(Work to be completed): All of these records need to be duplicated exactly.

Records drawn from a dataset
********

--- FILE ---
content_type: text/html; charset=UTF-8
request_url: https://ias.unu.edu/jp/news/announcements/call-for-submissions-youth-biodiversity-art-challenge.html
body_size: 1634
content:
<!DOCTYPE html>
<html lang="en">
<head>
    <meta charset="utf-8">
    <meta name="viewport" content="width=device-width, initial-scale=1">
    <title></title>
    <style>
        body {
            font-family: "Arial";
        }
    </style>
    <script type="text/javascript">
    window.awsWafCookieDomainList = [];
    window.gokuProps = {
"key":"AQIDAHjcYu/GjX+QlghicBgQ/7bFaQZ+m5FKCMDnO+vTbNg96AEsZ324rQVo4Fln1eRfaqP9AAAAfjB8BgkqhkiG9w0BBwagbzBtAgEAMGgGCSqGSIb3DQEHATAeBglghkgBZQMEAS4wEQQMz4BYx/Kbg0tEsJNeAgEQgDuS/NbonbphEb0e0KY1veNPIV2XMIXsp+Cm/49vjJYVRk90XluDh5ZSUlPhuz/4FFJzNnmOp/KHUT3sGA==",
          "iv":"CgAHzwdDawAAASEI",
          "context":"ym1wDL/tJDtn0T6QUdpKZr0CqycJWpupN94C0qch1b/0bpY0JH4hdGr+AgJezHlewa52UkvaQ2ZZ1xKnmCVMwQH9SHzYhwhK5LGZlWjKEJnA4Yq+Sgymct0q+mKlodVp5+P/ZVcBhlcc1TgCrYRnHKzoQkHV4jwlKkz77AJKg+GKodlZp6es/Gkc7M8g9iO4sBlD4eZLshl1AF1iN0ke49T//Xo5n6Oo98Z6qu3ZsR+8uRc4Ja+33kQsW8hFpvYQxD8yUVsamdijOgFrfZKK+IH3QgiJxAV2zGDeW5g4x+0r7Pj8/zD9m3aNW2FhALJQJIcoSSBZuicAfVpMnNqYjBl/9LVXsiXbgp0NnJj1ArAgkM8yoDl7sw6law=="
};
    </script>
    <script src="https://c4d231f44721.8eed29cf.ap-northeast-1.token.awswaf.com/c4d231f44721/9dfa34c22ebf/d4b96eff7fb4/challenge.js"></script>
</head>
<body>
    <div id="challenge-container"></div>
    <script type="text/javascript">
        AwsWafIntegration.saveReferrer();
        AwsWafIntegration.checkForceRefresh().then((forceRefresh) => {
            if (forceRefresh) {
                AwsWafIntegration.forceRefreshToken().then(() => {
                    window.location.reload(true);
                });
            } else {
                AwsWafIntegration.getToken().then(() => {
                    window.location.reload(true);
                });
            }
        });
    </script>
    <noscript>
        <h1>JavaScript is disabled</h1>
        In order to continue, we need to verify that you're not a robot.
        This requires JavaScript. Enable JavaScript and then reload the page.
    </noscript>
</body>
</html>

********

(Written solution):
--- FILE ---
content_type: text/html; charset=UTF-8
request_url: https://ias.unu.edu/jp/news/announcements/call-for-submissions-youth-biodiversity-art-challenge.html
body_size: 1634
content:
<!DOCTYPE html>
<html lang="en">
<head>
    <meta charset="utf-8">
    <meta name="viewport" content="width=device-width, initial-scale=1">
    <title></title>
    <style>
        body {
            font-family: "Arial";
        }
    </style>
    <script type="text/javascript">
    window.awsWafCookieDomainList = [];
    window.gokuProps = {
"key":"AQIDAHjcYu/GjX+QlghicBgQ/7bFaQZ+m5FKCMDnO+vTbNg96AEsZ324rQVo4Fln1eRfaqP9AAAAfjB8BgkqhkiG9w0BBwagbzBtAgEAMGgGCSqGSIb3DQEHATAeBglghkgBZQMEAS4wEQQMz4BYx/Kbg0tEsJNeAgEQgDuS/NbonbphEb0e0KY1veNPIV2XMIXsp+Cm/49vjJYVRk90XluDh5ZSUlPhuz/4FFJzNnmOp/KHUT3sGA==",
          "iv":"CgAHzwdDawAAASEI",
          "context":"ym1wDL/tJDtn0T6QUdpKZr0CqycJWpupN94C0qch1b/0bpY0JH4hdGr+AgJezHlewa52UkvaQ2ZZ1xKnmCVMwQH9SHzYhwhK5LGZlWjKEJnA4Yq+Sgymct0q+mKlodVp5+P/ZVcBhlcc1TgCrYRnHKzoQkHV4jwlKkz77AJKg+GKodlZp6es/Gkc7M8g9iO4sBlD4eZLshl1AF1iN0ke49T//Xo5n6Oo98Z6qu3ZsR+8uRc4Ja+33kQsW8hFpvYQxD8yUVsamdijOgFrfZKK+IH3QgiJxAV2zGDeW5g4x+0r7Pj8/zD9m3aNW2FhALJQJIcoSSBZuicAfVpMnNqYjBl/9LVXsiXbgp0NnJj1ArAgkM8yoDl7sw6law=="
};
    </script>
    <script src="https://c4d231f44721.8eed29cf.ap-northeast-1.token.awswaf.com/c4d231f44721/9dfa34c22ebf/d4b96eff7fb4/challenge.js"></script>
</head>
<body>
    <div id="challenge-container"></div>
    <script type="text/javascript">
        AwsWafIntegration.saveReferrer();
        AwsWafIntegration.checkForceRefresh().then((forceRefresh) => {
            if (forceRefresh) {
                AwsWafIntegration.forceRefreshToken().then(() => {
                    window.location.reload(true);
                });
            } else {
                AwsWafIntegration.getToken().then(() => {
                    window.location.reload(true);
                });
            }
        });
    </script>
    <noscript>
        <h1>JavaScript is disabled</h1>
        In order to continue, we need to verify that you're not a robot.
        This requires JavaScript. Enable JavaScript and then reload the page.
    </noscript>
</body>
</html>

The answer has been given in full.